◆ **Extract provided**:
•••••
In fact, this is a great opportunity to talk about what happened yesterday. I had this man who has just been bombarding my videos with just the most hate speech that’s just vitriol, just venom, left me probably 20 different comments telling me, you know, everything from, you know, I’m gonna burn in hell and my ancestors are embarrassed of me and I don’t speak for all native people – granted this was a cisgender, heterosexual native man, older who works in the community.

And it’s really important to bring this up because it goes to show you that, like violence and hatred and harm doesn’t just come from people outside of our communities, it comes from our own, our own people all the time. And this lateral violence is happening so, so often from people that you’re not expecting it from. And I think that that’s when it starts to hurt a little bit more is when it comes from people who you’re not used to defending yourself from, people that you think understand you, and that you think are your community. At a certain point you know you have to block them and delete them and do all those things necessary.

Here’s one thing about me though. And not everybody agrees with this, and that’s totally fine. But I am a Double Gemini Two Spirit Troublemaker. For the longest time, since I was four years old and was even old enough to be able to like choose how I dress and what I want to do, I have been this person – the cool hair and the jewelry and the makeup and the clothes and the… Never once have I ever not been that person, and so you can imagine growing up there was a lot of bullying, and I am no stranger to defending myself against the harshness of the world. I learned that right out the womb. You know what I mean?

So now that I’m 30 and I’m not a child anymore, I’m so healed in so many areas of my life when it comes to my identity. I no longer feel the need to just get by. I’m not trying to just survive anymore. I am at a place where I’m so secure in my identity that I’m trying to create space. It’s not about me just getting by day-to-day and looking out for #1. It’s about me realizing I’m totally secure in who I am and none of these comments are hurting me. Now I’m looking out for the younger generation. I’m looking out for my nieces and my nephews. I’m looking out for the people who don’t have the same level of spiritual fortitude and protection and barriers and supports in place. When I have hard days, I have six people off the top of my head who I can go to, that I do go to constantly, to help me with this level of violence that I receive.

And I regulate all of it by leaning on people that support me, and there are so many young people who don’t have that, that’s where my head is at. But to answer the question, I respond sometimes with the same energy, and whether that’s right or wrong, it just happens. And I want to talk about it because it’s a real thing that happens. It’s the truth and it’s human.

Nobody gets to tell me how I get to respond to people telling me to die. Nobody gets to police my responses to extreme violence, hatred, for nothing else than me just existing. We’re all on this rock together, floating through space. I’m just trying to breathe, eat and have fun in the meantime. And be myself. And that’s all I’m asking. I’m not going after people’s kids and telling them to be gay, I’m not going after children and telling them to be transgender. I am existing. That’s all I’m doing. I’m existing in a place where there’s not a lot of room for me.
•••••
◆ **Source data**:
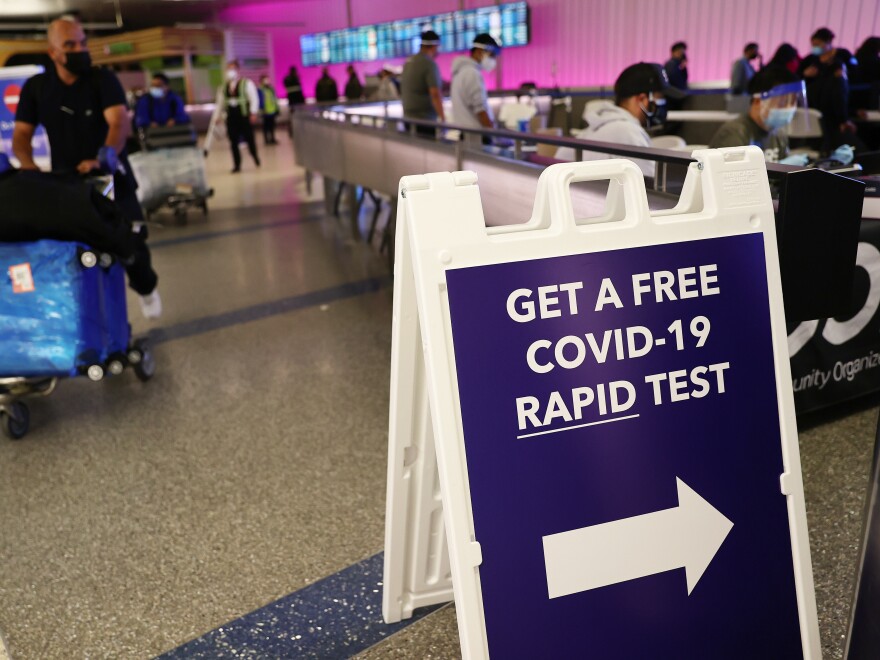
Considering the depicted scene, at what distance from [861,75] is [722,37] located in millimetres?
5461

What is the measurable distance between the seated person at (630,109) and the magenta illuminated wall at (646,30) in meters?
8.45

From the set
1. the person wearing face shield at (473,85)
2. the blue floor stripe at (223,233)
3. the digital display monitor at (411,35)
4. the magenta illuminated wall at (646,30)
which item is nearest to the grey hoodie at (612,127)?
the person wearing face shield at (473,85)

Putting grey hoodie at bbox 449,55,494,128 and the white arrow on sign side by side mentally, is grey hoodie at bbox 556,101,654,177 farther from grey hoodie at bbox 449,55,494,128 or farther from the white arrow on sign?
grey hoodie at bbox 449,55,494,128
•••••
◆ **Work to complete**:
#1 In the talk about lateral violence, how many people does the speaker say they can go to on hard days?
#2 Carry the talk about lateral violence further, starting right after its final sentence.

◆ **Answers**:
#1 Six people.

#2
If that is enough for me to be the target of so much hatred, then I’m sorry, but I’m not the kind of person to take it lying down a lot. I do have the time every once in a while in my day to give people a little taste of their own medicine. And I’m not talking about just arguing with them online. I’m talking about – I’m calling people’s jobs sometimes. I’m filing grievances with human resources and I’m letting people know that the stuff that they do online has real consequences in real life. And I’m not just talking about them maybe getting a slap on the wrist or getting a suspension or losing their job or whatever. I’m talking about their comments will kill somebody. If they’re telling me I should get scalped because I’m gay. If they’re telling me I should hang myself with my sweater. If they’re telling me all of these things. They don’t know what kind of situation I’m in mentally. Those comments could 100% be the nail in my coffin. And for many young people it is.

If you’re proudly promoting that you’re the head of, you know, marketing for this big corporation and you spend your free time bullying and spreading hatred and hate speech, cyberbullying young kids into committing suicide, you need to have consequences for that kind of behavior. That shows like a character flaw in your person. So in any space that you go in, no one is going to be safe, whether it’s in your job or whether it’s on the sidewalk or whatever. And so I’m gonna take it a step further and I’m going to call it out and let them know: “Hey, this has to stop. What you’re doing is not OK, and then I call in the allies. I call on the non queer people who work with them, who are like they also agree ‘hey, this isn’t OK’.” And so I feel like if in situations like that, if enough people come around them and are kind of like letting them know this is unacceptable, maybe they’ll change their mind. Maybe it might make them think twice. Probably not. In my experience, people like that don’t just change overnight, but hey. It’s 5 minutes of my time to make a quick phone call or an e-mail, and if it leads to something happening in their organization where maybe they’ll think twice about giving people access to the Internet or whatever, then it’s worth it.

But for the most part, I have to just block and move on to preserve not only my mental health, but like I said, it’s those young people who follow me and who are always in my comment section cheering me on. I don’t want them to see random adults telling me to kill myself because they see a lot of themselves in me. If they’re reading those comments and seeing that a lot of people are, you know, hating on me or whatever, calling for my downfall, that’s going to harm them. It’s not going to harm me, it’s going to harm them – babies. So that’s what I’m always thinking about is them kids.

00:11:43 Andrea

I want to circle back to the issue of lateral violence you spoke to. I don’t think we talk about this nearly enough when we talk about issues of digital abuse. Can you share what that means to you and how you see it in your experiences?

00:11:56 Kairyn

Lateral violence happens when there are a group of marginalized, oppressed people, they’re so beaten down and brainwashed and hurt that they no longer remember who’s hurting them. And they stop trying to fight the enemy above them, and they start looking side to side and hurting the people next to them. And it’s just collateral damage.

That’s inherently what colonization and what the structure of colonization has really done to so many people around the world, so many Indigenous people around the world. But speaking specifically to my community in North America, and specifically in like, even in my nation in Treaty 6 territory, growing up there my whole life and seeing firsthand. Walking through these communities as somebody who looks, sounds and moves like I do, I was at the forefront of so much of the symptoms of colonization that manifested into extreme lateral violence in so many different ways.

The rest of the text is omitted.